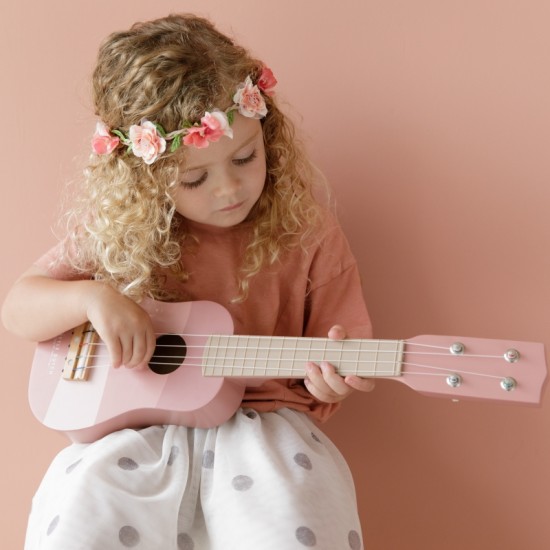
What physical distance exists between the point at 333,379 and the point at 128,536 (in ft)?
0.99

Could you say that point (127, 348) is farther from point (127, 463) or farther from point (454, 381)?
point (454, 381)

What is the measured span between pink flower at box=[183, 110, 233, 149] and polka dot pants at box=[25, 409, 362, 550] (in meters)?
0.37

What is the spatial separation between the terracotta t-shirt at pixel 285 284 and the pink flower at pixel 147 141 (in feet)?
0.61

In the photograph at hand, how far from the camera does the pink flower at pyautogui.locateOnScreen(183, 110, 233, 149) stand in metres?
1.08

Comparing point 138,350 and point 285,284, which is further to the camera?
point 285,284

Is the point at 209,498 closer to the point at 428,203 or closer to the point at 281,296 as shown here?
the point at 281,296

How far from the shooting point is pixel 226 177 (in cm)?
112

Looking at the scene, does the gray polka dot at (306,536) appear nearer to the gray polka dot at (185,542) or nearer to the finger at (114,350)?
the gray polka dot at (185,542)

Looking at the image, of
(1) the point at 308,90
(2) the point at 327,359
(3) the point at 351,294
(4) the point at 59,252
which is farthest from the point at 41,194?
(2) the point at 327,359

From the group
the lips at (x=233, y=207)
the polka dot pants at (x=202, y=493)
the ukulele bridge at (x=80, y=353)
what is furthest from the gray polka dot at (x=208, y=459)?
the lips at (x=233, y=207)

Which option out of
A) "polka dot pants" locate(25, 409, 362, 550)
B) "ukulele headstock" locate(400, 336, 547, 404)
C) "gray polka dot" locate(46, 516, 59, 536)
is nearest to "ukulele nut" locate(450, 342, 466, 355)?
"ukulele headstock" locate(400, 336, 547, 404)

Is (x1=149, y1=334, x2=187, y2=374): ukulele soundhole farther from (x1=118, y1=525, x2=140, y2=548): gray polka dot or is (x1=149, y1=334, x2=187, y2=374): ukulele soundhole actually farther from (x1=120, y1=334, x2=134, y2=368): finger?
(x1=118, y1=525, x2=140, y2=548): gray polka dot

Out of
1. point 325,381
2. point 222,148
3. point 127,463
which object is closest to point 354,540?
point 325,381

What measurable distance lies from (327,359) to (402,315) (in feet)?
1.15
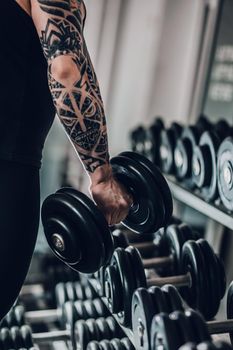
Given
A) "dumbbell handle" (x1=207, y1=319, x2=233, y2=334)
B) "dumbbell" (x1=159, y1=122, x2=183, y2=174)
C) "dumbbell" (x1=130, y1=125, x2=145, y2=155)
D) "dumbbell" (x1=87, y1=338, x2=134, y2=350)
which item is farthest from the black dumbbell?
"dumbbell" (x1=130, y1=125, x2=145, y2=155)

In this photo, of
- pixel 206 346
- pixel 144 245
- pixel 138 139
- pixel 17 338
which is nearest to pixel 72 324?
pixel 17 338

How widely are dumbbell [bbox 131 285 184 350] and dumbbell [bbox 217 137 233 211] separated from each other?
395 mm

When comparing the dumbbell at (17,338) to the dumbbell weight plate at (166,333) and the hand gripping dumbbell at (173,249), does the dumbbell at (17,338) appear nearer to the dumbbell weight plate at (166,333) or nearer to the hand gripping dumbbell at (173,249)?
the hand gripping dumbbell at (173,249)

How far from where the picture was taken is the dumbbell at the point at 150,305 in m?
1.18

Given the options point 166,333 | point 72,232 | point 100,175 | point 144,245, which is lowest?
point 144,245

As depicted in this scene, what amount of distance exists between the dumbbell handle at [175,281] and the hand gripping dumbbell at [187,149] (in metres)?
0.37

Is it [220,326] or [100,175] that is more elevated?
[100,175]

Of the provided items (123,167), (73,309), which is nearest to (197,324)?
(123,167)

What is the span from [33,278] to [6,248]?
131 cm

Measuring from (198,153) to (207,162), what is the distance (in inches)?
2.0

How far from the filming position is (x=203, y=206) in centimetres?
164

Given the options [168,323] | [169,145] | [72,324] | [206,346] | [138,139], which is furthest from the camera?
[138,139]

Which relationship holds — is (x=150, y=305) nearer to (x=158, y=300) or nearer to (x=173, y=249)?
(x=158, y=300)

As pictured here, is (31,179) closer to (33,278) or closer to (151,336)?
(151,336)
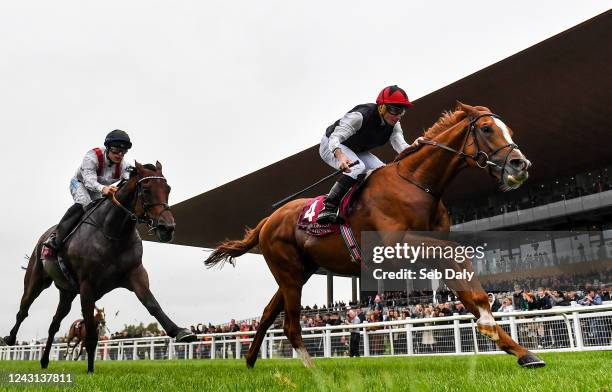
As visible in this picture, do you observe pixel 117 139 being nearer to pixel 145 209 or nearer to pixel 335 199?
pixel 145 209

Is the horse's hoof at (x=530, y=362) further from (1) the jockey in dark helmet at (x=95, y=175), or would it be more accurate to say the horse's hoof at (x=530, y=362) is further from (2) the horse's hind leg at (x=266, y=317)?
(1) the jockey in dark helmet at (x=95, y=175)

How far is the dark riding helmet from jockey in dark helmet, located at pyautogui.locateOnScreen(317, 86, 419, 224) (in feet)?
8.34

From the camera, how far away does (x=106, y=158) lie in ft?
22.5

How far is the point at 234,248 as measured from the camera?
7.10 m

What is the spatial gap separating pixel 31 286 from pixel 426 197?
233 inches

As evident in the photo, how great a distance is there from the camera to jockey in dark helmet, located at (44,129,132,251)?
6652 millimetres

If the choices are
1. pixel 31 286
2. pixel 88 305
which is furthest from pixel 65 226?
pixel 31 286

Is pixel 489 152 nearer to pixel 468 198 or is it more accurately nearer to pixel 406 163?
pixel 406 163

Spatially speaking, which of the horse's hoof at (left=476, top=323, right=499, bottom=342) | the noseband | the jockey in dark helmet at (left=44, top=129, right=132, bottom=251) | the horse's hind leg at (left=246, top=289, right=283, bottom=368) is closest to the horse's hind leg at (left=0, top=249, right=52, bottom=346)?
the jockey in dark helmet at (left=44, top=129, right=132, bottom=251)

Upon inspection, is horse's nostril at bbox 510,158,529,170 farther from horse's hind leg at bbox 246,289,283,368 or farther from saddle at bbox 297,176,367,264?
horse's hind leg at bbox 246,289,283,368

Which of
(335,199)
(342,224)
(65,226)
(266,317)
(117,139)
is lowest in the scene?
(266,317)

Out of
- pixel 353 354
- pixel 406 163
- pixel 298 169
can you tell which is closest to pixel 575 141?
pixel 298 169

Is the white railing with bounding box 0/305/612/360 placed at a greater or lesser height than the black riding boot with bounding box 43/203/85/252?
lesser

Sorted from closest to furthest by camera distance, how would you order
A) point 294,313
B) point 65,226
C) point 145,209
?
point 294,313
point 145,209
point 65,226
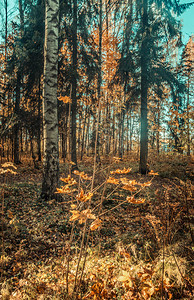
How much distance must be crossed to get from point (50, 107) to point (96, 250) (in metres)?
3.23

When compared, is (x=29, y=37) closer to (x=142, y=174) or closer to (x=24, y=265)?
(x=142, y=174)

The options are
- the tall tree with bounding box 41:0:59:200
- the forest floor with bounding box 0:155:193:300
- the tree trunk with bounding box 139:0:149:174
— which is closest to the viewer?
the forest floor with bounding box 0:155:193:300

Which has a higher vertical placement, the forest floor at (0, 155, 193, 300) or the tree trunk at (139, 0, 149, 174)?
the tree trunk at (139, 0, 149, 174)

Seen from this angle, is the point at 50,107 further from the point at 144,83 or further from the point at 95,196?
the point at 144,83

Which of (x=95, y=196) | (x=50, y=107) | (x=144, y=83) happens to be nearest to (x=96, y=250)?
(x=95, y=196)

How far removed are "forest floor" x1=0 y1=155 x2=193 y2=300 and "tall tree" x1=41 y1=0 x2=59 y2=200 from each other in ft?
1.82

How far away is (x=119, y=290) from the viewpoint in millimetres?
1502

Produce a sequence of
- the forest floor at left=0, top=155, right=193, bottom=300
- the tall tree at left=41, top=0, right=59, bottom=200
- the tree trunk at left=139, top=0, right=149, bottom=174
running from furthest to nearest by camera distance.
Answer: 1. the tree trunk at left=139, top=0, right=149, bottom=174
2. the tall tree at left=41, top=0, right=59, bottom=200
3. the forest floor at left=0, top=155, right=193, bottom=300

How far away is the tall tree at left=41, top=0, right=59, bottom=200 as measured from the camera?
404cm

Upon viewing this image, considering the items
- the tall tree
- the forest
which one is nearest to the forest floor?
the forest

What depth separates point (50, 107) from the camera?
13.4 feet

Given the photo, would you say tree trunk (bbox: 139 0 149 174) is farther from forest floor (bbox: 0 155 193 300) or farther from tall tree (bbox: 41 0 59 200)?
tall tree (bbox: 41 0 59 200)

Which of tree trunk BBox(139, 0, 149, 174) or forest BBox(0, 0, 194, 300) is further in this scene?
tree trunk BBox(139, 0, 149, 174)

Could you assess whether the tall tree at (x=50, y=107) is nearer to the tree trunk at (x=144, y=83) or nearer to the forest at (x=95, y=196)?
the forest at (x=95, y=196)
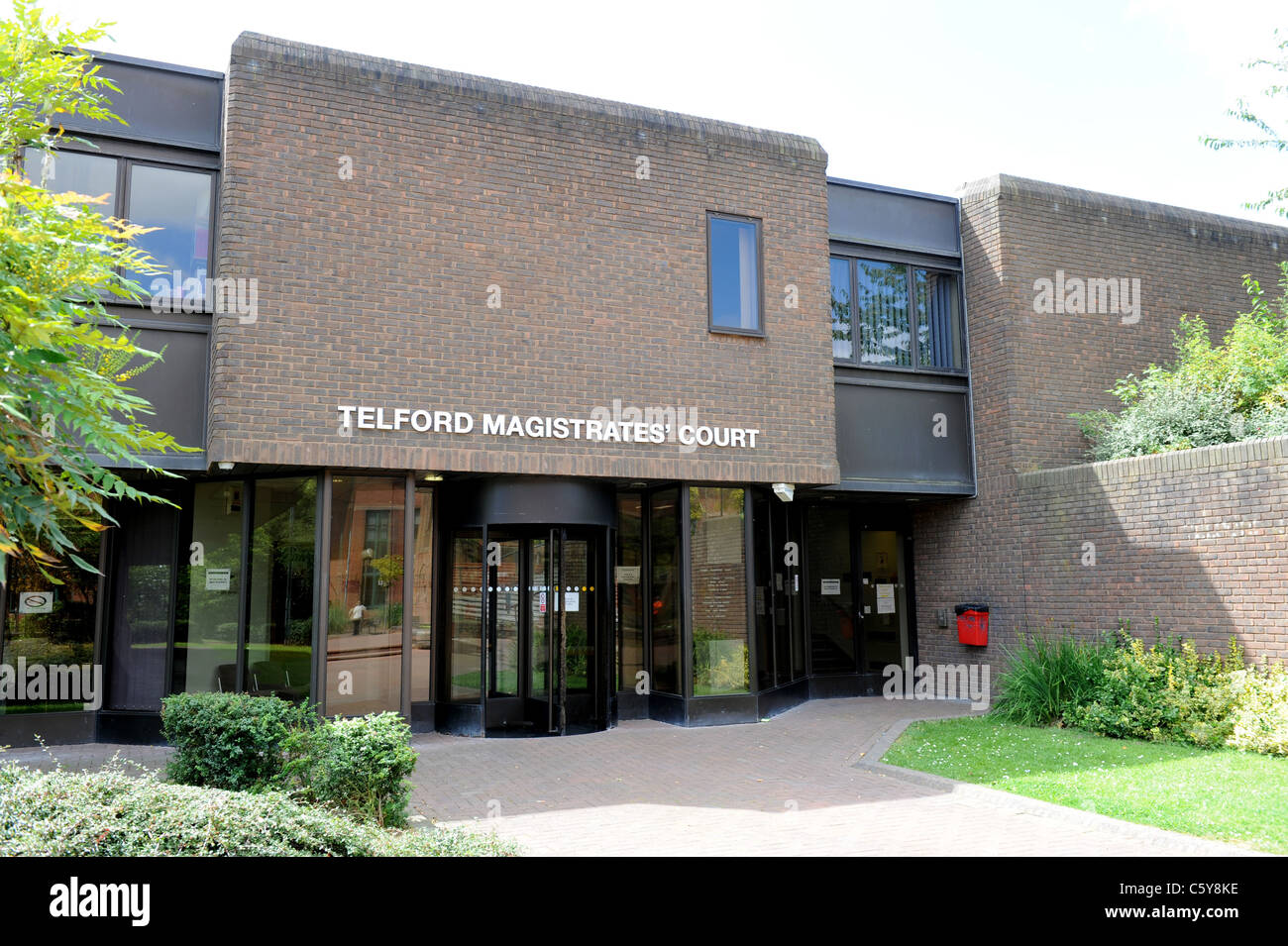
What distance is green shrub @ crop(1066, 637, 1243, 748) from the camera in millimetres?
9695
___
=== TASK TO CARRY OUT ===
Show each line of the records above that contains the string "locateOnScreen".

=== FINAL ANSWER ===
In the photograph at hand, how far from the camera does the pink flower at pyautogui.locateOnScreen(183, 110, 233, 149) stand in metres?
How far is the dark riding helmet from jockey in dark helmet, located at pyautogui.locateOnScreen(317, 86, 419, 224) (in feet)?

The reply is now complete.